Bereits kurzzeitige Ausfälle der 24-V-Versorgung können großen Schaden anrichten. Bauen Sie daher Ihre Stromversorgung redundant auf.

Mindestens ein zusätzliches Netzteil

Redundanz ist überall dort sinnvoll, wo ein Maschinen- oder Anlagen-Stillstand hohe Kosten verursacht.  

Bei Ausfall einer Stromversorgung übernimmt die andere die Versorgung der Last.

Redundanz bezeichnet einen Zustand von Überschneidung oder Überfluss.

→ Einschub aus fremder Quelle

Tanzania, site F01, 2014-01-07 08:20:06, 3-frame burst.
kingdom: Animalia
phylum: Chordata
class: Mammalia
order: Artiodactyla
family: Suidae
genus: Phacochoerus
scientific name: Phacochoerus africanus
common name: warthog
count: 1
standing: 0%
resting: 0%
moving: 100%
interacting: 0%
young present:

Das heißt: Mindestens ein zusätzliches Netzteil ist vorhanden.

  • „n+1“-Redundanz: 3 Stromversorgungen arbeiten mit je 10 A Nennstrom, um insgesamt 20 A zu versorgen.
  • „1+1“-Redundanz: 2 Module mit je 20 A sind ausgangsseitig parallel geschaltet, um eine Last von 20 A zu versorgen.

Kommt es bei einem Gerät zu einem internen Defekt oder Ausfall, übernimmt das zweite Gerät automatisch die vollständige Versorgung.

100-prozentige Redundanz im Kurzschlussfall

Dioden oder Redundanzmodule entkoppeln die parallel geschalteten Netzteile. Nur dann liefert bei Kurzschluss der einen Stromversorgung das andere Gerät weiterhin die volle Leistung. Jetzt wird die Last auch bei einem Kurzschluss in den Zuleitungen versorgt.